The vulnerability, known as KRACK, for ‘Key Reinstallation Attacks’, was discovered by Mathy Vanhoef of imec-DistriNet, KU Leuven, and puts doubt on the ‘four way handshake’, a method of securing Wi-Fi which has previously been mathematically proven as secure.
If a Wi-Fi network is protected, the four way handshake is used to generate a new session key. However, as Vanhoef argues, the ‘formal proof does not assure a key is installed once. Instead, it only assures the negotiated key remains secret, and that handshake messages cannot be forged.’ Vanhoef experimented in processing the third message in the four way handshake, and found that when the function was called twice it reset.
In other words, if exploited, attackers can get in, access any WPA2 network without a password, and then unleash whatever they please into the network traffic.
Vanhoef added that the attack developed was ‘especially catastrophic’ against version 2.4 and above of wpa_supplicant, a Wi-Fi client commonly used on Linux, as well as version 6.0 and above of Android. “Any device that uses Wi-Fi is likely vulnerable,” he added.

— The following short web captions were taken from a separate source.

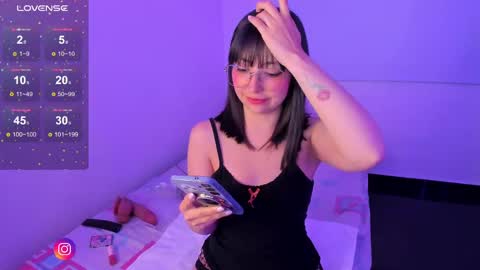 Becca is here online show from 17, 9, 2025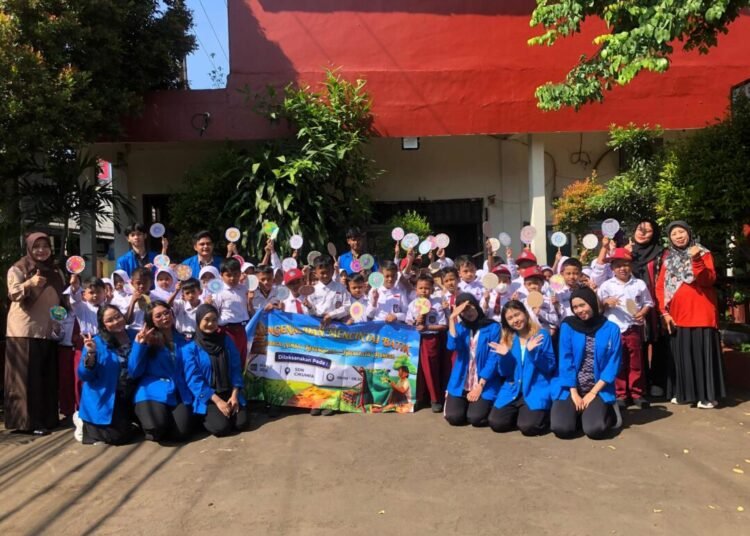 Dokumentasi Pengabdian Masyarakat (PM) yang dilakukan oleh Kelompok 6 Kelas 8D Mahasiswa Universitas Bina Sarana Informatika (UBSI) bersama Murit SD Cikumpa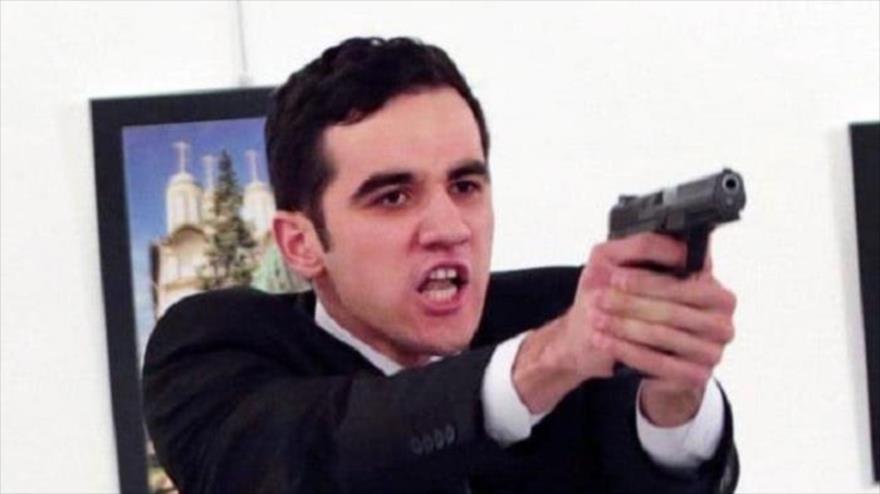 Mevlüt Mert Altıntaş, asesino del embajador ruso en Ankara, capital de Turquía, Andrei Karlov, dirige su pistola tras hecho mortífero.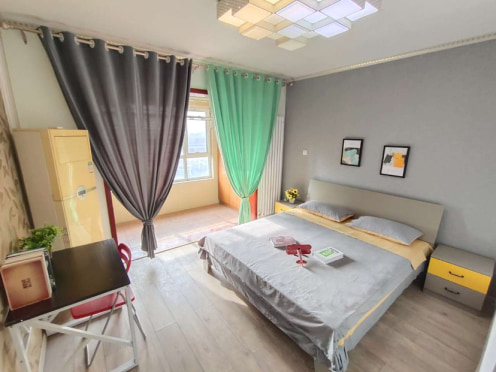 合租·鑫苑名家 5居室 南卧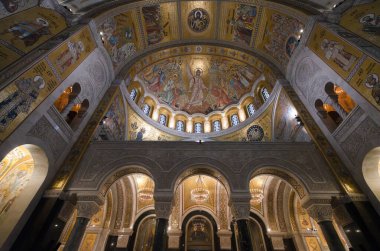 Belgrad, Sırbistan. 22 Mart 2025. Tarihi şehir merkezindeki St. Sava Ortodoks Tapınağı 'nın iç manzarası.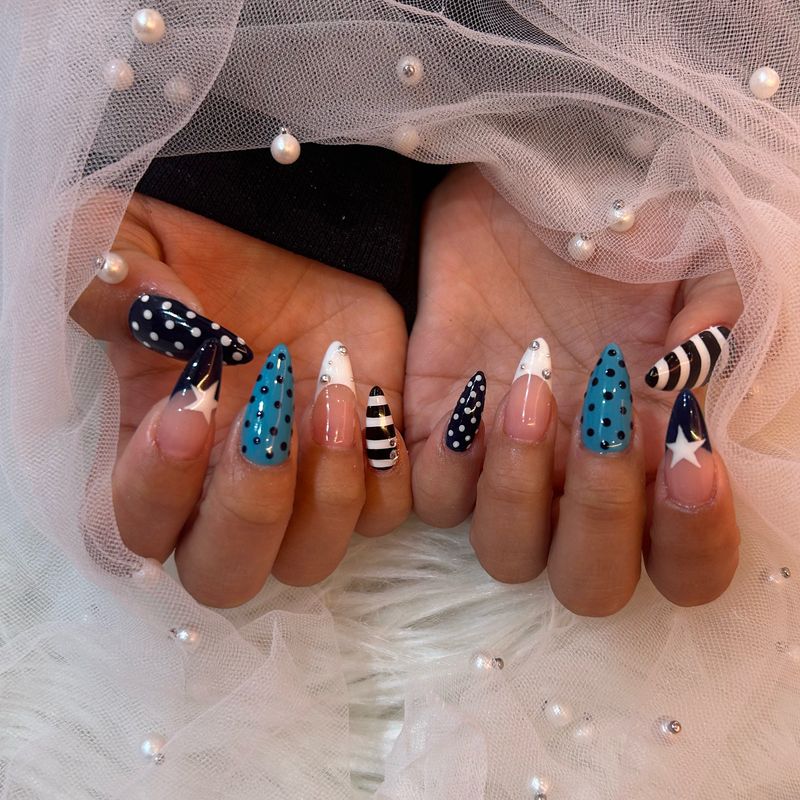 KIREIE NAILS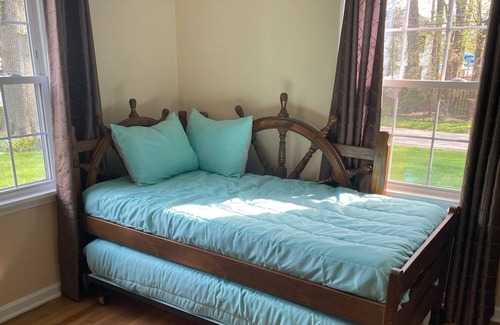 Eastlake Apartment | Free Tandem Kayak! Lakeview Nautical private guest suite.
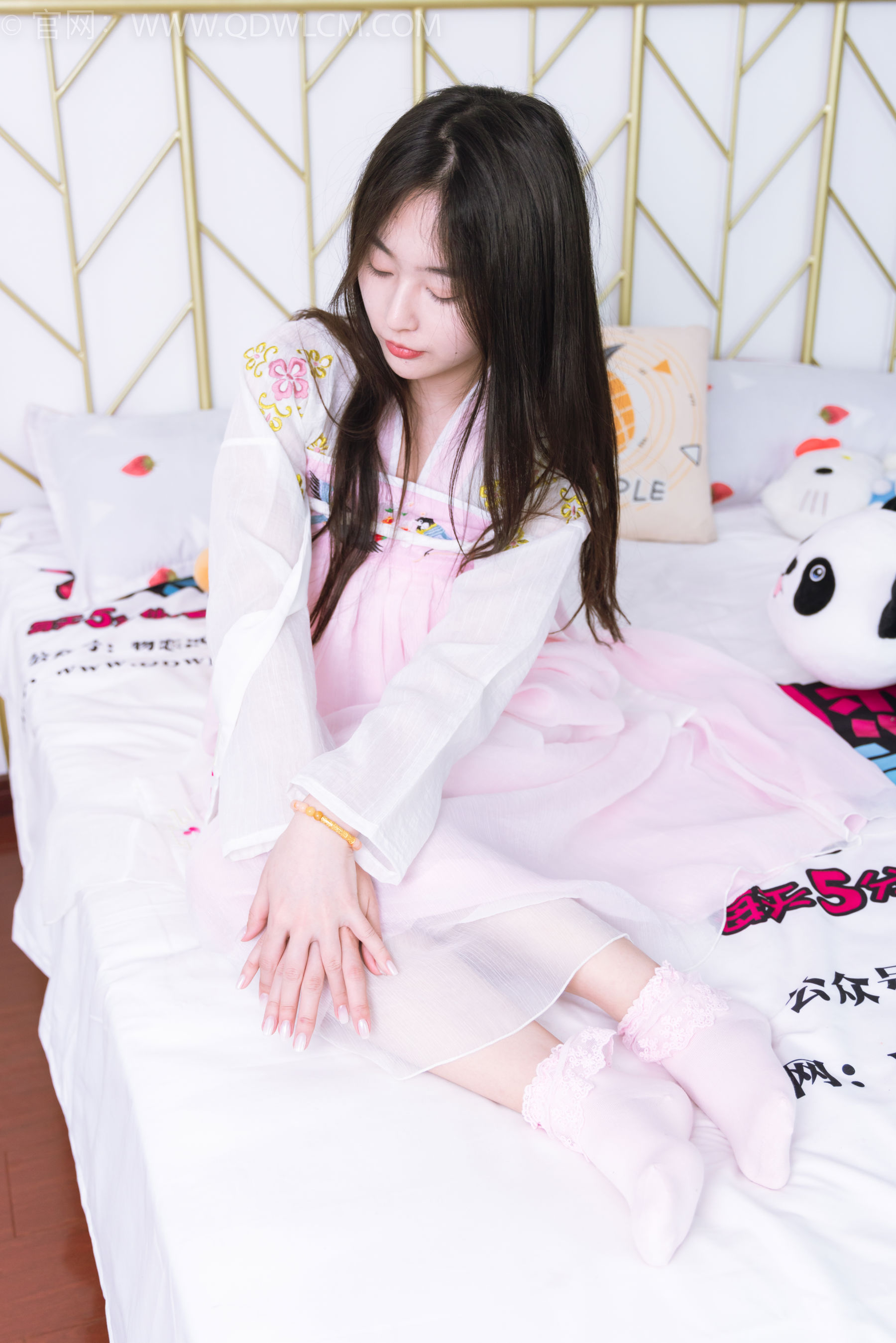 物恋传媒 No.2397 美兔 - 汉服、布鞋、粉色棉袜/(150P)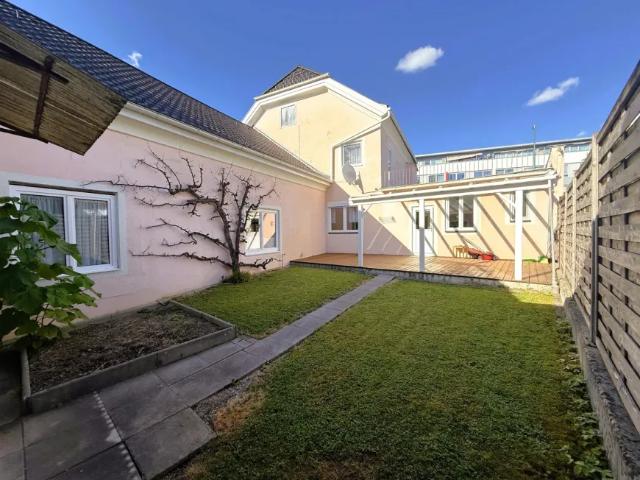 Haus kaufen in Oberndorf bei Salzburg, Bezirk Salzburg-Umgebung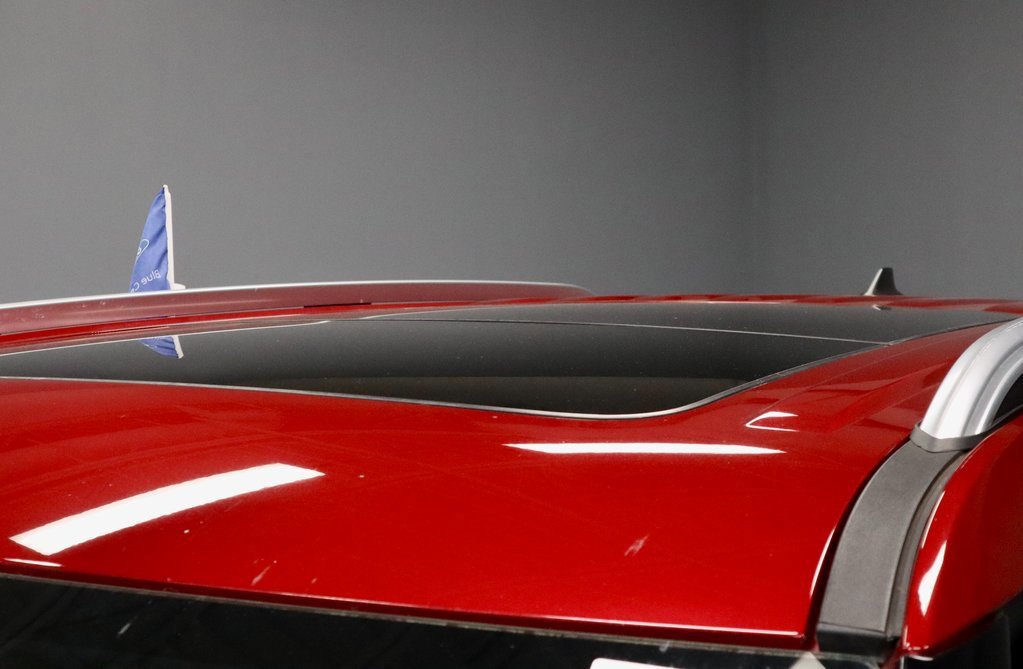 Certified 2022 Ford Explorer Platinum w/ Technology Package image 25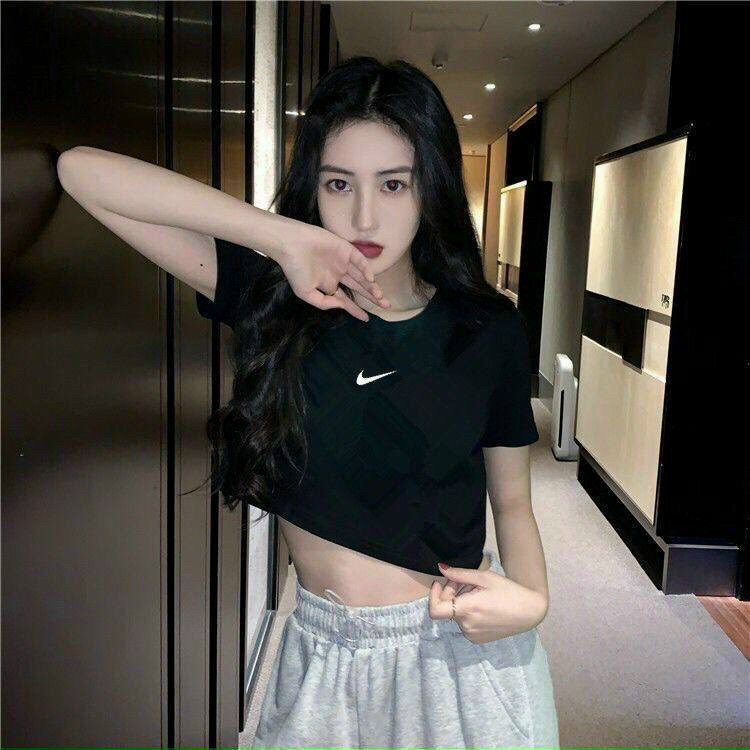 Áo Croptop Basic Thêu Logo | BigBuy360 - bigbuy360.vn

A statement from the Wi-Fi Alliance said it was aware of the vulnerability and the industry was already deploying patches to Wi-Fi users, adding users should expect all of their Wi-Fi devices, patched or unpatched, to ‘continue working well together.’
“There is no evidence that the vulnerability has been exploited maliciously, and Wi-Fi Alliance has taken immediate steps to ensure users can continue to count on Wi-Fi to deliver strong security protections,” the statement read. “Wi-Fi Alliance now requires testing for this vulnerability within our global certification lab network and has provided a vulnerability detection tool for use by any Wi-Fi Alliance member.
“Wi-Fi Alliance is also broadly communicating details on this vulnerability and remedies to device vendors and encouraging them to work with their solution providers to rapidly integrate any necessary patches,” the statement added. “As always, Wi-Fi users should ensure they have installed the latest recommended updates from device manufacturers.”
While leading tech companies are all saying they are working on the problem, there are things users can do in the meantime. The first is not to underestimate the severity of the risk. Brian Knopf, senior director of security research and IoT architect at Neustar, called it a ‘significant exploit’ while Rodney Joffe, senior VP and senior technologist called it a ‘big deal’.
Aside from taking precautions such as updating client devices and routers and changing Wi-Fi passwords – Vanhoef said the latter would not mitigate an attack but is nevertheless good practice – the next step is using a VPN.
“ISPs can take years to switch to routers with a safer protocol,” said Marty Kamden, CMO of NordVPN. “That’s another situation where users should take their Internet security into their own hands. Everyone should assume that their network is now vulnerable, and take precautions. VPNs remain the strongest defence from these types of vulnerabilities.”
Knopf added that while VPN ‘may help in some cases’, it was not beyond the realms of possibility that exploits for VPN could be chained together with KRACK.